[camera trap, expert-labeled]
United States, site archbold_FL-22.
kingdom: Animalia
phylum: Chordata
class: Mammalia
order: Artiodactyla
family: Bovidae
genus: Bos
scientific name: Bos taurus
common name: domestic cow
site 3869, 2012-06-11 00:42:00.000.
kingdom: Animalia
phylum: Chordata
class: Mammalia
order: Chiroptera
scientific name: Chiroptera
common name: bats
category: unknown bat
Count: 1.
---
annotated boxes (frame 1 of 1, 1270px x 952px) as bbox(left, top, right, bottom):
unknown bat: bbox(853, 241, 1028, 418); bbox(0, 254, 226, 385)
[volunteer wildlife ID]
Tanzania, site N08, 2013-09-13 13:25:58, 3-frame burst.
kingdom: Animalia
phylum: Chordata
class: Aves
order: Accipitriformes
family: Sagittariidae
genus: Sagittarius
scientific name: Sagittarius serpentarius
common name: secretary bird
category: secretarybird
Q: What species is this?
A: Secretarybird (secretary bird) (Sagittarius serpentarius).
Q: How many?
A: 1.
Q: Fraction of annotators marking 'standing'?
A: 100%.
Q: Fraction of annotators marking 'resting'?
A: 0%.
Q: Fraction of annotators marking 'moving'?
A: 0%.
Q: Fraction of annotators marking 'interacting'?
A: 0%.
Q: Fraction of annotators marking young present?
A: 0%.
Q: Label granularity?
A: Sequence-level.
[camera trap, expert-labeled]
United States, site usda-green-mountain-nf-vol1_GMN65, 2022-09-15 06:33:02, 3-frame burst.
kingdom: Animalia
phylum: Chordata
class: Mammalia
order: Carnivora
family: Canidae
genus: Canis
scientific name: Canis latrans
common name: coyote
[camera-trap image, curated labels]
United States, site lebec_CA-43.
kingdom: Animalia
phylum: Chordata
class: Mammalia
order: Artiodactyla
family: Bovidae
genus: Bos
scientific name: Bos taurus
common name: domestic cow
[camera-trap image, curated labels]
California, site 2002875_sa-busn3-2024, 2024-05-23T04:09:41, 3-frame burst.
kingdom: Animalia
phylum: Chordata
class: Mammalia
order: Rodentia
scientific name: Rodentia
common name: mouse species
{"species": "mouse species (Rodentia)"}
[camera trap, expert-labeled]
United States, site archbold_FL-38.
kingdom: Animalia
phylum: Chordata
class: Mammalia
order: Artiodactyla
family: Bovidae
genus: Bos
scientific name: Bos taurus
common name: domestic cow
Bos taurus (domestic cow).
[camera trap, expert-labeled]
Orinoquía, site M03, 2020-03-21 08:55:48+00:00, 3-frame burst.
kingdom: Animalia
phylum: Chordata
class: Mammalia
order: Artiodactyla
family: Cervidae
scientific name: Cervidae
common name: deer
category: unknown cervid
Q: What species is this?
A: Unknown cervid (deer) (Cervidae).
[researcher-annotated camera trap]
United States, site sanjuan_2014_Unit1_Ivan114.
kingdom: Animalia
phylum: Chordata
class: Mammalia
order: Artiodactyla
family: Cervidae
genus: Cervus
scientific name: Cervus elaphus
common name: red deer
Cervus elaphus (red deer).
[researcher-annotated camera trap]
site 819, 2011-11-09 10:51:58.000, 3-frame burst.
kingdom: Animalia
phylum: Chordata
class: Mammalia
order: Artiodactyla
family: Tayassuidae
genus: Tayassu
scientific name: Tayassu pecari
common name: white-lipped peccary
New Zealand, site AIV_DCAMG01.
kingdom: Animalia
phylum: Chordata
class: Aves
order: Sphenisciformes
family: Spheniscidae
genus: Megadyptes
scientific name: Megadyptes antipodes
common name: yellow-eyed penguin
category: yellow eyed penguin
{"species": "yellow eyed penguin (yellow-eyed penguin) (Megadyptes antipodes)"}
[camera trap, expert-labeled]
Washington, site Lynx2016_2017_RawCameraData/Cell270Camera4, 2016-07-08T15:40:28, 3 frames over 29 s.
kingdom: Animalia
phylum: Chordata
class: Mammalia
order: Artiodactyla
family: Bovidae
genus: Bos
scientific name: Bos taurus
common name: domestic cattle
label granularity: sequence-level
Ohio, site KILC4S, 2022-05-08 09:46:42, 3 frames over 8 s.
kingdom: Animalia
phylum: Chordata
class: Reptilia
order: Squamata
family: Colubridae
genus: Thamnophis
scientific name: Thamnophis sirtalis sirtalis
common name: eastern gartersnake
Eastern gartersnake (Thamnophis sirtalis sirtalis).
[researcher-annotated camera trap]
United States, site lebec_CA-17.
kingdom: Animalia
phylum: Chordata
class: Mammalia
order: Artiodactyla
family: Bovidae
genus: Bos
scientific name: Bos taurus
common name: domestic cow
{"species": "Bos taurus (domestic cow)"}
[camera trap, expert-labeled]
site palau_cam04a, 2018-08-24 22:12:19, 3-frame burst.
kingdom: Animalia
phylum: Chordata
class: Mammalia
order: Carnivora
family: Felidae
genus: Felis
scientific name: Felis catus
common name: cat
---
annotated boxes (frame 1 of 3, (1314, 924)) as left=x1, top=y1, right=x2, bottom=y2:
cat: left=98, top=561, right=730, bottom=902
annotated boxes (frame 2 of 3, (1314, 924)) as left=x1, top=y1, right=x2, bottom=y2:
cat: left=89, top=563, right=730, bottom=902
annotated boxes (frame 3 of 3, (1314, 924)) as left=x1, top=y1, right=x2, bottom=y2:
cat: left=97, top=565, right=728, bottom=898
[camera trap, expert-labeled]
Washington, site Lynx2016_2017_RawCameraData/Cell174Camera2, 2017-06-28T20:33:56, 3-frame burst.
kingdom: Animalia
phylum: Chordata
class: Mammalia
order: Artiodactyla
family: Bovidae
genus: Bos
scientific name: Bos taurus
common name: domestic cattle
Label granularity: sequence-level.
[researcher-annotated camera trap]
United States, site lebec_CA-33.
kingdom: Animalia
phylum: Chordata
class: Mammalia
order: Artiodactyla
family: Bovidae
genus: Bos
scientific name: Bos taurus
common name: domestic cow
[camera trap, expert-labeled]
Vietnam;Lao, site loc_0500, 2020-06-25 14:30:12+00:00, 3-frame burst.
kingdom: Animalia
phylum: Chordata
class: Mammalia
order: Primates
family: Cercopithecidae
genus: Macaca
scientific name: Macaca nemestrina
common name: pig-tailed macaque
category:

§ Activity
All of the data above is to be transcribed without alteration.

§ Task output
[camera trap, expert-labeled]
United States, site archbold_FL-22.
kingdom: Animalia
phylum: Chordata
class: Mammalia
order: Artiodactyla
family: Bovidae
genus: Bos
scientific name: Bos taurus
common name: domestic cow
site 3869, 2012-06-11 00:42:00.000.
kingdom: Animalia
phylum: Chordata
class: Mammalia
order: Chiroptera
scientific name: Chiroptera
common name: bats
category: unknown bat
Count: 1.
---
annotated boxes (frame 1 of 1, 1270px x 952px) as bbox(left, top, right, bottom):
unknown bat: bbox(853, 241, 1028, 418); bbox(0, 254, 226, 385)
[volunteer wildlife ID]
Tanzania, site N08, 2013-09-13 13:25:58, 3-frame burst.
kingdom: Animalia
phylum: Chordata
class: Aves
order: Accipitriformes
family: Sagittariidae
genus: Sagittarius
scientific name: Sagittarius serpentarius
common name: secretary bird
category: secretarybird
Q: What species is this?
A: Secretarybird (secretary bird) (Sagittarius serpentarius).
Q: How many?
A: 1.
Q: Fraction of annotators marking 'standing'?
A: 100%.
Q: Fraction of annotators marking 'resting'?
A: 0%.
Q: Fraction of annotators marking 'moving'?
A: 0%.
Q: Fraction of annotators marking 'interacting'?
A: 0%.
Q: Fraction of annotators marking young present?
A: 0%.
Q: Label granularity?
A: Sequence-level.
[camera trap, expert-labeled]
United States, site usda-green-mountain-nf-vol1_GMN65, 2022-09-15 06:33:02, 3-frame burst.
kingdom: Animalia
phylum: Chordata
class: Mammalia
order: Carnivora
family: Canidae
genus: Canis
scientific name: Canis latrans
common name: coyote
[camera-trap image, curated labels]
United States, site lebec_CA-43.
kingdom: Animalia
phylum: Chordata
class: Mammalia
order: Artiodactyla
family: Bovidae
genus: Bos
scientific name: Bos taurus
common name: domestic cow
[camera-trap image, curated labels]
California, site 2002875_sa-busn3-2024, 2024-05-23T04:09:41, 3-frame burst.
kingdom: Animalia
phylum: Chordata
class: Mammalia
order: Rodentia
scientific name: Rodentia
common name: mouse species
{"species": "mouse species (Rodentia)"}
[camera trap, expert-labeled]
United States, site archbold_FL-38.
kingdom: Animalia
phylum: Chordata
class: Mammalia
order: Artiodactyla
family: Bovidae
genus: Bos
scientific name: Bos taurus
common name: domestic cow
Bos taurus (domestic cow).
[camera trap, expert-labeled]
Orinoquía, site M03, 2020-03-21 08:55:48+00:00, 3-frame burst.
kingdom: Animalia
phylum: Chordata
class: Mammalia
order: Artiodactyla
family: Cervidae
scientific name: Cervidae
common name: deer
category: unknown cervid
Q: What species is this?
A: Unknown cervid (deer) (Cervidae).
[researcher-annotated camera trap]
United States, site sanjuan_2014_Unit1_Ivan114.
kingdom: Animalia
phylum: Chordata
class: Mammalia
order: Artiodactyla
family: Cervidae
genus: Cervus
scientific name: Cervus elaphus
common name: red deer
Cervus elaphus (red deer).
[researcher-annotated camera trap]
site 819, 2011-11-09 10:51:58.000, 3-frame burst.
kingdom: Animalia
phylum: Chordata
class: Mammalia
order: Artiodactyla
family: Tayassuidae
genus: Tayassu
scientific name: Tayassu pecari
common name: white-lipped peccary
New Zealand, site AIV_DCAMG01.
kingdom: Animalia
phylum: Chordata
class: Aves
order: Sphenisciformes
family: Spheniscidae
genus: Megadyptes
scientific name: Megadyptes antipodes
common name: yellow-eyed penguin
category: yellow eyed penguin
{"species": "yellow eyed penguin (yellow-eyed penguin) (Megadyptes antipodes)"}
[camera trap, expert-labeled]
Washington, site Lynx2016_2017_RawCameraData/Cell270Camera4, 2016-07-08T15:40:28, 3 frames over 29 s.
kingdom: Animalia
phylum: Chordata
class: Mammalia
order: Artiodactyla
family: Bovidae
genus: Bos
scientific name: Bos taurus
common name: domestic cattle
label granularity: sequence-level
Ohio, site KILC4S, 2022-05-08 09:46:42, 3 frames over 8 s.
kingdom: Animalia
phylum: Chordata
class: Reptilia
order: Squamata
family: Colubridae
genus: Thamnophis
scientific name: Thamnophis sirtalis sirtalis
common name: eastern gartersnake
Eastern gartersnake (Thamnophis sirtalis sirtalis).
[researcher-annotated camera trap]
United States, site lebec_CA-17.
kingdom: Animalia
phylum: Chordata
class: Mammalia
order: Artiodactyla
family: Bovidae
genus: Bos
scientific name: Bos taurus
common name: domestic cow
{"species": "Bos taurus (domestic cow)"}
[camera trap, expert-labeled]
site palau_cam04a, 2018-08-24 22:12:19, 3-frame burst.
kingdom: Animalia
phylum: Chordata
class: Mammalia
order: Carnivora
family: Felidae
genus: Felis
scientific name: Felis catus
common name: cat
---
annotated boxes (frame 1 of 3, (1314, 924)) as left=x1, top=y1, right=x2, bottom=y2:
cat: left=98, top=561, right=730, bottom=902
annotated boxes (frame 2 of 3, (1314, 924)) as left=x1, top=y1, right=x2, bottom=y2:
cat: left=89, top=563, right=730, bottom=902
annotated boxes (frame 3 of 3, (1314, 924)) as left=x1, top=y1, right=x2, bottom=y2:
cat: left=97, top=565, right=728, bottom=898
[camera trap, expert-labeled]
Washington, site Lynx2016_2017_RawCameraData/Cell174Camera2, 2017-06-28T20:33:56, 3-frame burst.
kingdom: Animalia
phylum: Chordata
class: Mammalia
order: Artiodactyla
family: Bovidae
genus: Bos
scientific name: Bos taurus
common name: domestic cattle
Label granularity: sequence-level.
[researcher-annotated camera trap]
United States, site lebec_CA-33.
kingdom: Animalia
phylum: Chordata
class: Mammalia
order: Artiodactyla
family: Bovidae
genus: Bos
scientific name: Bos taurus
common name: domestic cow
[camera trap, expert-labeled]
Vietnam;Lao, site loc_0500, 2020-06-25 14:30:12+00:00, 3-frame burst.
kingdom: Animalia
phylum: Chordata
class: Mammalia
order: Primates
family: Cercopithecidae
genus: Macaca
scientific name: Macaca nemestrina
common name: pig-tailed macaque
category:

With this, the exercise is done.